# Exercise description
Starting at the line that contains "Fedez e la proposta" in the listing below, write out every line word for word until you have written the line that contains "Melita Moore and".

- - - - - - -

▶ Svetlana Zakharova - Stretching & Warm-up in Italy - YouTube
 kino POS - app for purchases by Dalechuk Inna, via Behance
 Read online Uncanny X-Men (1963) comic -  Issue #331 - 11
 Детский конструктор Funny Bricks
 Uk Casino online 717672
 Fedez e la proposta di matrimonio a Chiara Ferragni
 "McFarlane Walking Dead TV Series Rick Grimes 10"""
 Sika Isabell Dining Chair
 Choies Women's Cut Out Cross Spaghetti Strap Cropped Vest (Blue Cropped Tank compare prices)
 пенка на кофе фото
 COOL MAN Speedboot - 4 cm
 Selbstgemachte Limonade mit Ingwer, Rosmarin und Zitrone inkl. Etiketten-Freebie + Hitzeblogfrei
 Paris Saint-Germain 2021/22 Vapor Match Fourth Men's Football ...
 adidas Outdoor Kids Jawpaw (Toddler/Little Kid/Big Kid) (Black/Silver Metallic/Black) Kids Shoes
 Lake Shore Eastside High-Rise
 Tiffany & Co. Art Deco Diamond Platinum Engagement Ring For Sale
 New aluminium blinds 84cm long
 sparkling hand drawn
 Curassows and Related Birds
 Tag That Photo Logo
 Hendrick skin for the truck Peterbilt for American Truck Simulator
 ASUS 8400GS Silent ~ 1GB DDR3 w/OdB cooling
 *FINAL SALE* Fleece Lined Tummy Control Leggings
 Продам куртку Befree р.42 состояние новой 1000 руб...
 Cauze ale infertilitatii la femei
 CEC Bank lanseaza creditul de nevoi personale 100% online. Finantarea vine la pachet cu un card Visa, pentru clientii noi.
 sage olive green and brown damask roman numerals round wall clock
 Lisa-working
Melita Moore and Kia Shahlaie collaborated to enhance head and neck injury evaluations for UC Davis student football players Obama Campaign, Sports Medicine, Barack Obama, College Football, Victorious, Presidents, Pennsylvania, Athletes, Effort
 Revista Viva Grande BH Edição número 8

- - - - - - -

# Answer to the exercise
 Fedez e la proposta di matrimonio a Chiara Ferragni
 "McFarlane Walking Dead TV Series Rick Grimes 10"""
 Sika Isabell Dining Chair
 Choies Women's Cut Out Cross Spaghetti Strap Cropped Vest (Blue Cropped Tank compare prices)
 пенка на кофе фото
 COOL MAN Speedboot - 4 cm
 Selbstgemachte Limonade mit Ingwer, Rosmarin und Zitrone inkl. Etiketten-Freebie + Hitzeblogfrei
 Paris Saint-Germain 2021/22 Vapor Match Fourth Men's Football ...
 adidas Outdoor Kids Jawpaw (Toddler/Little Kid/Big Kid) (Black/Silver Metallic/Black) Kids Shoes
 Lake Shore Eastside High-Rise
 Tiffany & Co. Art Deco Diamond Platinum Engagement Ring For Sale
 New aluminium blinds 84cm long
 sparkling hand drawn
 Curassows and Related Birds
 Tag That Photo Logo
 Hendrick skin for the truck Peterbilt for American Truck Simulator
 ASUS 8400GS Silent ~ 1GB DDR3 w/OdB cooling
 *FINAL SALE* Fleece Lined Tummy Control Leggings
 Продам куртку Befree р.42 состояние новой 1000 руб...
 Cauze ale infertilitatii la femei
 CEC Bank lanseaza creditul de nevoi personale 100% online. Finantarea vine la pachet cu un card Visa, pentru clientii noi.
 sage olive green and brown damask roman numerals round wall clock
 Lisa-working
Melita Moore and Kia Shahlaie collaborated to enhance head and neck injury evaluations for UC Davis student football players Obama Campaign, Sports Medicine, Barack Obama, College Football, Victorious, Presidents, Pennsylvania, Athletes, Effort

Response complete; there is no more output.